Ils lui en veulent aussi d’avoir complaisamment repris une histoire (fausse selon eux) de retard de dossier, pour justifier le non paiement d’un reliquat de subvention de 60 000 euros.
Et ils pensent que si Luc Chatel se permet d’attaquer la MJC de manière aussi directe, c’est parce qu’il est persuadé que, grâce au quotidien local, le fruit est désormais suffisamment mûr dans l’opinion publique.
Si on y ajoute le conflit qui oppose un journaliste du JHM à Michel Prost. Et si, comme il le laisse supposer sur son Forum internet, le JHM en remet une louche dans ses éditions de fin de semaine, il y a lieu de craindre encore l’escalade.
Chaumont ne gagnerait rien à voir se développer un climat d’hostilité.

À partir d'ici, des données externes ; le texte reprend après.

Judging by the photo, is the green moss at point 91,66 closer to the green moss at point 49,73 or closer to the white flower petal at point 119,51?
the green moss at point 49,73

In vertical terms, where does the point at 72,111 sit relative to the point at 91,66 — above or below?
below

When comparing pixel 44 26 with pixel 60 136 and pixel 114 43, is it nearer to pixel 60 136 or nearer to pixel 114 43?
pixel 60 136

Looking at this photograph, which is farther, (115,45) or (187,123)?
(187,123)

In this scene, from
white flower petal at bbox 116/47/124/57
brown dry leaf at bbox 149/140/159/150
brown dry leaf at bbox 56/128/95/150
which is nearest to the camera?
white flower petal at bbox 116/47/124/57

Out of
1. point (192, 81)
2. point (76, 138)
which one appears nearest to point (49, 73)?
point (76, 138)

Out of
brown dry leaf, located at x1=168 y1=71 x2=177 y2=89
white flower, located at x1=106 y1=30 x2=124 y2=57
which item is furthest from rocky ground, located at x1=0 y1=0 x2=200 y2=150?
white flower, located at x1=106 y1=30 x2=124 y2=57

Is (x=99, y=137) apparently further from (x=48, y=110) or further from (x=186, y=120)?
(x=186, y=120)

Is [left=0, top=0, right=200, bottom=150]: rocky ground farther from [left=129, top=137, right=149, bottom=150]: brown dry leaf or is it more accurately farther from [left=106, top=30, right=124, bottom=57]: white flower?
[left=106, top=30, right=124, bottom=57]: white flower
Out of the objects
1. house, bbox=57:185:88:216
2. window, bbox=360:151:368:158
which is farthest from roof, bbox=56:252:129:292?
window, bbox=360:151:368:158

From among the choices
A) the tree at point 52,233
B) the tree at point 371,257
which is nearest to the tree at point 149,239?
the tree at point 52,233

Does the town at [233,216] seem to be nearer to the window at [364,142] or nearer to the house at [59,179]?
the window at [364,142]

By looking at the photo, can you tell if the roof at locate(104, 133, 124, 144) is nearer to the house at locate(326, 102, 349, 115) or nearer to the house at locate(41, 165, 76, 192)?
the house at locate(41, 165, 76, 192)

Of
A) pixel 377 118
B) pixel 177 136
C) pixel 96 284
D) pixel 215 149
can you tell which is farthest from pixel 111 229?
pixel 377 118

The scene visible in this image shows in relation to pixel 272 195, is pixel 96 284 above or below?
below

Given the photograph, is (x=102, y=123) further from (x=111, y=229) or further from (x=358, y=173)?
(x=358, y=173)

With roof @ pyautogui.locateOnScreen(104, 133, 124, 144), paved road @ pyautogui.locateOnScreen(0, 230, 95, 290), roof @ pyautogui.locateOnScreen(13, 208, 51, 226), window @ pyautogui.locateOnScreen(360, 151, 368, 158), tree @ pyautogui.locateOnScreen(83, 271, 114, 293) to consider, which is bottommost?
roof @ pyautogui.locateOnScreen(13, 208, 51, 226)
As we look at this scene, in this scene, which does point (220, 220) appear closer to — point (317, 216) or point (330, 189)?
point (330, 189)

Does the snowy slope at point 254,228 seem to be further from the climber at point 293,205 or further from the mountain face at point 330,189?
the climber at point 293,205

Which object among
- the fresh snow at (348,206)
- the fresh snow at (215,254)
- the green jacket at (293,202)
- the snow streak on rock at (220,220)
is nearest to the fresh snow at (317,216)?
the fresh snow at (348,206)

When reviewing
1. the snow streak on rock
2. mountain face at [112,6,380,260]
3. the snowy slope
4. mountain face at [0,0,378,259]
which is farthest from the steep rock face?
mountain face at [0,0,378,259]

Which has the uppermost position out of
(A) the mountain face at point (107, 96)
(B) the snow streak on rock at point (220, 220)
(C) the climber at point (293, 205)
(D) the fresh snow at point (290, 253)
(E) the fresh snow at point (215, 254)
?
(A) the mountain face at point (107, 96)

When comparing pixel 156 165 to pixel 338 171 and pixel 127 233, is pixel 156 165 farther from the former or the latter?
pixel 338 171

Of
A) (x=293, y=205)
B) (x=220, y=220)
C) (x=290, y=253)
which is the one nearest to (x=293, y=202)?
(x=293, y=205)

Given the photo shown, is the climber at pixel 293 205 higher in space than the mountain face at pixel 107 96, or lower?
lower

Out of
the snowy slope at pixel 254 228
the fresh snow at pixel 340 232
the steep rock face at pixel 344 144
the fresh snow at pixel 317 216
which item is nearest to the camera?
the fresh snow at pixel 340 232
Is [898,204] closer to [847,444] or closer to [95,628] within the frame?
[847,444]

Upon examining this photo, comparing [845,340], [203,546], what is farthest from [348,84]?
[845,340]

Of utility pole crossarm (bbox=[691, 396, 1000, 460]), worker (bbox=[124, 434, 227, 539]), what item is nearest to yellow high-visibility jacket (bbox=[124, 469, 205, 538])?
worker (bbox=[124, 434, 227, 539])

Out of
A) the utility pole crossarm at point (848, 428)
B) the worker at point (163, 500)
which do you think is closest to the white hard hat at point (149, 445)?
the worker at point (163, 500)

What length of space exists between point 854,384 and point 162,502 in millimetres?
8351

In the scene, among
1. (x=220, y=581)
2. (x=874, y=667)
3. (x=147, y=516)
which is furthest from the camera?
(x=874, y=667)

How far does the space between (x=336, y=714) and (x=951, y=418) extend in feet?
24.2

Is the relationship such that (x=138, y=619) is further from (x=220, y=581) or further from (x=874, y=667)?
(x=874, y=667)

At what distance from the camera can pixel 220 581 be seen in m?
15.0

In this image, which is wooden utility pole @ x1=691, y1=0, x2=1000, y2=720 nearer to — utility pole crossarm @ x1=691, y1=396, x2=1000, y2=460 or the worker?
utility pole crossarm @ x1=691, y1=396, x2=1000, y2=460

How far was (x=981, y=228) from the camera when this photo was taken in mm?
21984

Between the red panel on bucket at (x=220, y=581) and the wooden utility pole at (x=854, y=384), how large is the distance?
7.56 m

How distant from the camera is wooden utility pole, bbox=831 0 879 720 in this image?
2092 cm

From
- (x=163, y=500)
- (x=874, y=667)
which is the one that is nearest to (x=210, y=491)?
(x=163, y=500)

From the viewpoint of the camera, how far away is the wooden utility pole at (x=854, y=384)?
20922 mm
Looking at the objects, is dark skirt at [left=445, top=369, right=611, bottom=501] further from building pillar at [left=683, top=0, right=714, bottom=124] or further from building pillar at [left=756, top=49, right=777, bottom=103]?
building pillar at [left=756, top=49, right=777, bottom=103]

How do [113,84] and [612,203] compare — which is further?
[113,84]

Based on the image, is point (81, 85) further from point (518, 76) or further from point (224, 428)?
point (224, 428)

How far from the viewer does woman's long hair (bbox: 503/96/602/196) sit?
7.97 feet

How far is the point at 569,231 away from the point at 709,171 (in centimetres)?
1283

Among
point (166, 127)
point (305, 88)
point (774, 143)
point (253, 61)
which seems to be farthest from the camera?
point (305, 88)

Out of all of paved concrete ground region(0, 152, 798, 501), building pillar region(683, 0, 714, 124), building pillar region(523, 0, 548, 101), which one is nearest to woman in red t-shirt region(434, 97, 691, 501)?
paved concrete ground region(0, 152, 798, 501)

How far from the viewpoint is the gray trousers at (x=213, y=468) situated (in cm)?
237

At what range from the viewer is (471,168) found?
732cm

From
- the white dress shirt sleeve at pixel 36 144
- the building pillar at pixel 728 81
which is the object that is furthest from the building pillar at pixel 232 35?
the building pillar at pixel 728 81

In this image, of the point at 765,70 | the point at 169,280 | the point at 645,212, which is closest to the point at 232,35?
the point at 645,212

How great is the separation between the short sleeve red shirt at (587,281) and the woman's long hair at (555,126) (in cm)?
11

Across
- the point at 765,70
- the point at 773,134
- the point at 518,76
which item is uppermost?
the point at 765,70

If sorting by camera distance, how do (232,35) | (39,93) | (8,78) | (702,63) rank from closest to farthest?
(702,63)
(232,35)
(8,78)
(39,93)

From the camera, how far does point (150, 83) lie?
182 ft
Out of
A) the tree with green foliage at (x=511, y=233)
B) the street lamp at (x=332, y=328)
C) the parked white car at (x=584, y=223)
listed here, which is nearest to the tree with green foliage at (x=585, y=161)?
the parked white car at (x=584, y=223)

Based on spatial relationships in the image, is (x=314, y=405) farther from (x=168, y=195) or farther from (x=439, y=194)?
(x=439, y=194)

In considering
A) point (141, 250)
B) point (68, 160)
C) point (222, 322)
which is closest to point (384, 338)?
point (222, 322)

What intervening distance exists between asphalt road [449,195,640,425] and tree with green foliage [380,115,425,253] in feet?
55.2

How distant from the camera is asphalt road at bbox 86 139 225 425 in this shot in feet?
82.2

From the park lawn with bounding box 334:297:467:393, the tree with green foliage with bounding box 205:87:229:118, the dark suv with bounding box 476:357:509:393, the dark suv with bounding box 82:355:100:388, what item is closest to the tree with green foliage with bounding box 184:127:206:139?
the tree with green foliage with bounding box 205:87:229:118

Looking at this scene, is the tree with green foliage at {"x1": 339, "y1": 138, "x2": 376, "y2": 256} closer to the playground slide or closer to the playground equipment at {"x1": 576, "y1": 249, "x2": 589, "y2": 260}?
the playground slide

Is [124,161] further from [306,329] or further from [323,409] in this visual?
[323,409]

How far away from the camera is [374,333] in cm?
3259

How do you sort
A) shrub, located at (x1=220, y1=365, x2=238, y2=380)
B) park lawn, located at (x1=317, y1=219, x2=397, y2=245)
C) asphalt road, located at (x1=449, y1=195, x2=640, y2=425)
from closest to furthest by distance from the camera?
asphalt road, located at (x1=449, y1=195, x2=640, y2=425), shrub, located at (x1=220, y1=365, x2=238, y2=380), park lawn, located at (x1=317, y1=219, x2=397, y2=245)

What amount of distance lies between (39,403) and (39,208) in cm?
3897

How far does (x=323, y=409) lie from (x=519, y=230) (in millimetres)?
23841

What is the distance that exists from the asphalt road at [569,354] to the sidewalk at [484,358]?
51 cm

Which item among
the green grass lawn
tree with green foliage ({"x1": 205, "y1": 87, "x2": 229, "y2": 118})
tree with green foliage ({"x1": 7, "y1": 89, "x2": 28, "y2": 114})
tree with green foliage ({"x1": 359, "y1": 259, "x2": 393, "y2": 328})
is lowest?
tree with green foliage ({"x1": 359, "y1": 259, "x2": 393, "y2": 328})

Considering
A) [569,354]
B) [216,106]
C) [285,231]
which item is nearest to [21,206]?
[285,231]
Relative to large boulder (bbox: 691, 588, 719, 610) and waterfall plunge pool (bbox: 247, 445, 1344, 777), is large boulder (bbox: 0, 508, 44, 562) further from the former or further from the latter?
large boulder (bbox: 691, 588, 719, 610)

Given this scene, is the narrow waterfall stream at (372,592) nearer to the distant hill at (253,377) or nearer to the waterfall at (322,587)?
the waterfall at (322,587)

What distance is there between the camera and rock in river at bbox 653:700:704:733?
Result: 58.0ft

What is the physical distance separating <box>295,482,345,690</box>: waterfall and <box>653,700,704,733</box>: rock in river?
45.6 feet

Prêts à utiliser l’image Chatel

Avoir un maire-ministre, c’est intéressant dans bien des domaines. C’est ce que se sont dits lundi dernier les défenseurs de la MJC. Ils imaginent que la presse nationale pourrait être intéressée par un conflit se déroulant dans la ville du porte-parole du gouvernement. Lionel Blondelle s’est ainsi proposé de contacter les journalistes qui l’avaient déjà sollicité à l’occasion des municipales. Mais si le ton continue à monter, il n’aura même pas besoin de le faire. les journalistes parisiens viendront d’eux-mêmes.

Le petit rajout

Un quatrième point aurait pu être ajouté à l’article ci-dessus, à propos des enjeux de société apparents dans le conflit ville/MJC. Il a été simplement effleuré au cours de la réunion de soutien : c’est celui de l’approche de la délinquance. Certains ont prétendu en effet qu’une municipalité empressée de mettre des caméras de surveillance un peu partout en ville pouvait être soupçonnée de s’intéresser trop peu à des actions d’éducation, donc de prévention, auprès des jeunes.

L’exemple de Saint-Dizier

A la réunion de lundi assistait aussi le directeur de la MJC de Saint-Dizier. Il a été pris à témoin, histoire de montrer que la municipalité de Saint-Dizier a eu en son temps le même réflexe que celle de Chaumont aujourd’hui. Elle a commencé elle aussi par dénoncer le contrat qui la liait à la fédération française des MJC.
Et puis à l’usage, elle s’est rendue compte de l’intérêt du travail mené par l’association. Et elle a fini par faire marche arrière.
Il faut dire aussi qu’il y a eu les émeutes du Vert-Bois et qu’on a compris comment la MJC pouvait être un acteur local capable de limiter les débordements. De là à souhaiter que la ville de Chaumont connaisse les mêmes problèmes... il y a un pas que personne n’a osé franchir.

Que l’OMS s’inquiète !

Partant de l’idée que la principale motivation de la municipalité, dans la remise en cause des actions de la MJC, est financière... et que la seconde est une simple question de pouvoir (qui commande ici ?)... Patrick Lefèvre est persuadé que d’autres associations connaîtront des problèmes semblables.
En toute logique, il se dit que l’Office municipal des sports a quelques soucis à se faire. Combien de temps le laissera-t-on encore décider de la répartition des subventions aux associations sportives ? La ville voudra forcément reprendre la main tout en distribuant moins.

Le scoop de Danièle Prost

Danièle Prost, la représentante CGT du personnel de la ville s’était félicitée de la qualité du dialogue qui s’était instaurée avec le nouveau maire. Depuis, elle a bien déchanté. La plupart des avancements de carrières des employés municipaux ont été bloqués. Et puis surtout, elle vient d’apprendre que la ville supprimait le poste de permanent au Comité des œuvres de la ville.
Ainsi, au lieu de décider eux-mêmes des actions à mener, les employés se verront proposer des prestations par un organisme national choisi par la ville.
Voilà qui préfigure ce que chacun craint pour la MJC.

Renvoi d’ascenseur

Malik Rebouh a tenu à faire savoir lundi que s’il était désormais chef de cuisine au collège Louise-Michel, c’est parce qu’à un moment la MJC a su lui mettre le pied à l’étrier. Elle lui a permis de faire un stage et de prendre confiance en lui à une époque où son nom et son faciès lui faisaient craindre de ne jamais pouvoir trouver un employeur.
Il ne l’a pas oublié. Et c’est bien volontiers qu’il répond aujourd’hui à son appel.